◆ **PROBLEM STATEMENT**
Please extend the account of Jason Hawes and his online stalker below, picking up after its final line.

-------- SELECTION --------

At first, Jason Hawes shrugged off the strange emails from a man named Joseph Kennedy as the rantings of some nut. Not many people would mess with then 36-year-old Jason, a formidable man with a muscular build. But as Jason discovered, this was no ordinary nut; this was an online stalker who would soon begin threatening his wife and children:
Ho! Ho! Ho! Did you think I was gone forever??? No such luck. I just got out of the Cook County Jail after 2 months in HELL. I am sending this BCC to prevent all of you from contacting one another and comparing notes. I hope and pray that OSAMA BIN LADEN KILLS THOUSANDS of Americans this Spring!!! I also hope and pray that a TERRIBLE EARTHQUAKE OCCURS OR A MASSIVE VOLCANIC ERUPTION KILLS THOUSANDS!!! Last night I MURDERED a young, pretty woman after raping her several times. I killed her by strangling her with a pair of her brown-colored pantyhose!!! You are next VERENE!!!
Until later SCUM!!!

-------- DATA EXTRACT --------

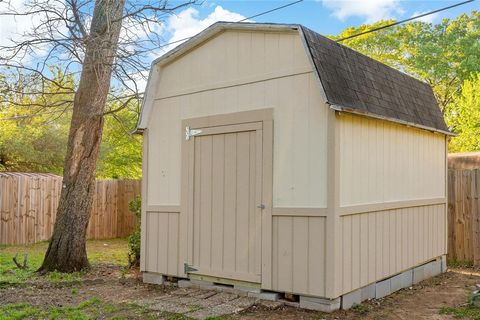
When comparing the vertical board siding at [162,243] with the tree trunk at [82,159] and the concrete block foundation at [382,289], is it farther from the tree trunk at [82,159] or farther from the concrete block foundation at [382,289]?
the concrete block foundation at [382,289]

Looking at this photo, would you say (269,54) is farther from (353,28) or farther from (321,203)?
(353,28)

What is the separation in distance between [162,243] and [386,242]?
283cm

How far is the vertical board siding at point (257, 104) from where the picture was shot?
4605 mm

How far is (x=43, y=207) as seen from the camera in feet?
35.0

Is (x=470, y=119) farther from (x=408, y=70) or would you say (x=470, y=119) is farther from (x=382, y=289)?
(x=382, y=289)

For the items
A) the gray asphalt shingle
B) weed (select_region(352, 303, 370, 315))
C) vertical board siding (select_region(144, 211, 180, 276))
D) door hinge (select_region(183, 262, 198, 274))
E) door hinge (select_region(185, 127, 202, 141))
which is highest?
the gray asphalt shingle

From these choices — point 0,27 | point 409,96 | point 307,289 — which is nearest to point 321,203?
point 307,289

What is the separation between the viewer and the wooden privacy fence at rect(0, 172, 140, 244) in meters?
10.0

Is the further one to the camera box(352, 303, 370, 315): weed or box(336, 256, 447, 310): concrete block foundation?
box(336, 256, 447, 310): concrete block foundation

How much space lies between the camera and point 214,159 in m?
5.38

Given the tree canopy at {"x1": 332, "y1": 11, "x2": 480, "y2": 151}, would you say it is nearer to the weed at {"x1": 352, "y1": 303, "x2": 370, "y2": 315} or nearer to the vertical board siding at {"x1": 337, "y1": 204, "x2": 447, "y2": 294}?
the vertical board siding at {"x1": 337, "y1": 204, "x2": 447, "y2": 294}

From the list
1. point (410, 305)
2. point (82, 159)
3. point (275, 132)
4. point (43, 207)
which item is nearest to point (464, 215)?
point (410, 305)

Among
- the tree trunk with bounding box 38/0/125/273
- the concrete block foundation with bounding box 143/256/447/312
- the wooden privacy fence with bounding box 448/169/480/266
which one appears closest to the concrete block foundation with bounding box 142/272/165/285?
the concrete block foundation with bounding box 143/256/447/312

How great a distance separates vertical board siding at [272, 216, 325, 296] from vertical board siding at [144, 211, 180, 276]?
1.51 m
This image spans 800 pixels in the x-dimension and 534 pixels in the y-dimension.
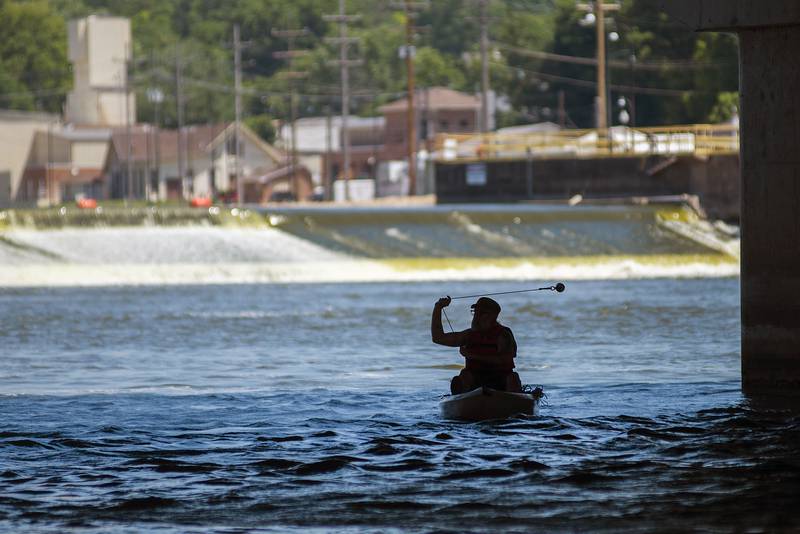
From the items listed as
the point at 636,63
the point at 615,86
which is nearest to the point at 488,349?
the point at 636,63

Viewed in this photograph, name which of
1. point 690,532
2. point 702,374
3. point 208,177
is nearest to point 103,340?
point 702,374

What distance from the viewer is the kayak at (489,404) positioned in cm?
1530

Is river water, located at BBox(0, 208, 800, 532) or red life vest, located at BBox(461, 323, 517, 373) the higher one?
red life vest, located at BBox(461, 323, 517, 373)

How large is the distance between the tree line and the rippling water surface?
213ft

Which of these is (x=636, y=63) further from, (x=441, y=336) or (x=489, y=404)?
(x=489, y=404)

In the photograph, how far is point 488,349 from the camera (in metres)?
15.3

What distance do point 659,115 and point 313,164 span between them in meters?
36.7

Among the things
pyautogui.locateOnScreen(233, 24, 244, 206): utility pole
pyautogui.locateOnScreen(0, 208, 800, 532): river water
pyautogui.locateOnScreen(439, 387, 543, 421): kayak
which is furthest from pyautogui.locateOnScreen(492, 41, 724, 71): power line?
pyautogui.locateOnScreen(439, 387, 543, 421): kayak

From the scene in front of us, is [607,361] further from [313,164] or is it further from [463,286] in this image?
[313,164]

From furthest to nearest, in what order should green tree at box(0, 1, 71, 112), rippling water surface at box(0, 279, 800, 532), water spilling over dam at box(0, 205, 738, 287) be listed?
green tree at box(0, 1, 71, 112), water spilling over dam at box(0, 205, 738, 287), rippling water surface at box(0, 279, 800, 532)

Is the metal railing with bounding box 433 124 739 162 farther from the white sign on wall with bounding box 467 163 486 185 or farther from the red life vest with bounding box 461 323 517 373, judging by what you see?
the red life vest with bounding box 461 323 517 373

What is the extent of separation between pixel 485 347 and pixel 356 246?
101 ft

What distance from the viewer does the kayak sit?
15.3 meters

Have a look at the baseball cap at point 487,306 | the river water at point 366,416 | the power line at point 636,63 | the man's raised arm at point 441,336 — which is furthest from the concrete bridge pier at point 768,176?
the power line at point 636,63
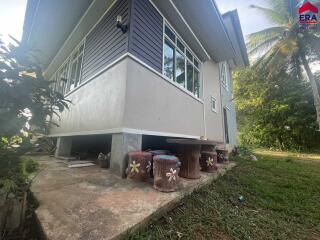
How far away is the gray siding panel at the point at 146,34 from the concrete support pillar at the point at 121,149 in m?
1.76

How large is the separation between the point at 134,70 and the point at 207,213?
2.84m

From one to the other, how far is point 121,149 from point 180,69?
11.7 ft

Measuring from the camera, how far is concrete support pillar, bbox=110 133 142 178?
307 cm

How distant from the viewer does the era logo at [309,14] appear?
37.9 ft

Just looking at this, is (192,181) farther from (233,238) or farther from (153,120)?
(153,120)

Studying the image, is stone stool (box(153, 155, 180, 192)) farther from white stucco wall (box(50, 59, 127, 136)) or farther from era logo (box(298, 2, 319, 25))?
era logo (box(298, 2, 319, 25))

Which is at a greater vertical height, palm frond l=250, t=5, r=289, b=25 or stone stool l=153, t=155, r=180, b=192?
palm frond l=250, t=5, r=289, b=25

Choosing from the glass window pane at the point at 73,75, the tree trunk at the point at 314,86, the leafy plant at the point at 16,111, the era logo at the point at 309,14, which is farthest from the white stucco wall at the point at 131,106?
the era logo at the point at 309,14

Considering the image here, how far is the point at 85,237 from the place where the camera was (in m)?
1.33

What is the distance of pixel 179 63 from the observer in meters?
5.56

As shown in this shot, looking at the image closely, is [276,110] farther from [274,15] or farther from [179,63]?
[179,63]

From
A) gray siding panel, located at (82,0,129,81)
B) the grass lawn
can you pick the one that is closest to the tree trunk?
the grass lawn

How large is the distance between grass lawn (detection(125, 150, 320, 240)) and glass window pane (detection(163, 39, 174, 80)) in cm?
315

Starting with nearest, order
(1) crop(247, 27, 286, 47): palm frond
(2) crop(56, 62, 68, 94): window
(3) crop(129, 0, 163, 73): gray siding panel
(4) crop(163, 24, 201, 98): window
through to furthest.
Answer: (3) crop(129, 0, 163, 73): gray siding panel < (4) crop(163, 24, 201, 98): window < (2) crop(56, 62, 68, 94): window < (1) crop(247, 27, 286, 47): palm frond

--------

◆ **TASK RESULT**
A Serial Killer
In 1990, Jason and his buddy Grant Wilson co-founded a ghost-hunting organization called The Atlantic Paranormal Society (TAPS) in Warwick, Rhode Island. Both men claimed to have experienced paranormal events and were interested in learning more. By day, they were plumbers for Roto-Rooter; by night, they looked for ghosts. As more members joined TAPS, Jason’s and Grant’s reputations as ghost hunters began to grow and, in 2003, the Syfy cable channel asked the duo if they would be interested in filming a television series based on their paranormal investigations. In October 2004, Syfy aired the first episode of the Ghost Hunters series, which has since earned a cult following among those who love all things paranormal.
In March 2005, Jason and other members of TAPS started to receive disturbing emails from someone who called himself a serial (sometimes “cereal”) killer. At first, Jason and the staff at TAPS deleted the emails, but the emails continued to pour into their inboxes, and the threats escalated:
From: Sharon Edwards
<womanly9988@yahoo.com>
To: TAPS Members
Sent: Saturday, March 12, 2005 4:02 PM
Subject: Thank You
The Kennedys are FILTH and SCUM!!! Swimming in Shark-Infested Waters is nothing compared to what I am going to do to you before I MURDER YOU!!! Ho! Ho! Ho! I Murdered another Young Woman last night. That’s 3 so far this year. [F—-] YOU F.B.I.!!!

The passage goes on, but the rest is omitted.